Twigs snapped in the distance, something snapped inside of him.

He continued running. Only now he was running back to the house. It was almost suicidal; He had an irrepressible urge to go back. To question the insanity that had let him stay, those innumerable years ago. That had treated him as a fortune’s child. He frantically wanted to find the heart of the house and come face to face with the evil that seemed to grip it. He didn't want to let go. He was to die in the house. With it. He had made up his mind.

The mirror. He had to get back to the mirror.

The shadows played again. With him this time. The house melted away. There were no hallways left, the giant paintings of lost glory dripped to the ground. His eye caught a painting of the mirror with the closet door slightly ajar. He hadn’t seen it before. Maybe he overlooked it. Maybe he was imagining it.

The staircase that led to his room was covered with thicket. It looked like it was a part of the forest now. The throbbing sound of the ageing heart no longer came from a distance.
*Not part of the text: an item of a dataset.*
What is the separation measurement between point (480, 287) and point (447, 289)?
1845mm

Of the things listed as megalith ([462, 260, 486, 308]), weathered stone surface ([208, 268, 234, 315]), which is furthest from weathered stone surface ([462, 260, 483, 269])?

It enveloped him, a deafening hum in his ears. A subconscious realization filled him. He was no longer searching for the heart. He was inside it. The house was the heart of the forest. The one that had devoured the others and left no trace. No remembrance for him to mourn them with.

The smell of the others became stronger and nauseated him as he went up the crumbling staircase in a daze, clutching at the foliage and the roots which now replaced the steps and made his way up.

The room was still there, the walls a dark crimson, the throbbing veins clearly visible, originating from where the mirrored closet was, feeding the forest with darkness.

The mirror had cracked. The figure from within smiled at him differently this time. He reached out to open the closet door. He now saw from where the blood came that fed the forest. He now saw what his fate was to be.

The smell of the others filled the room. The skeletons tumbled out.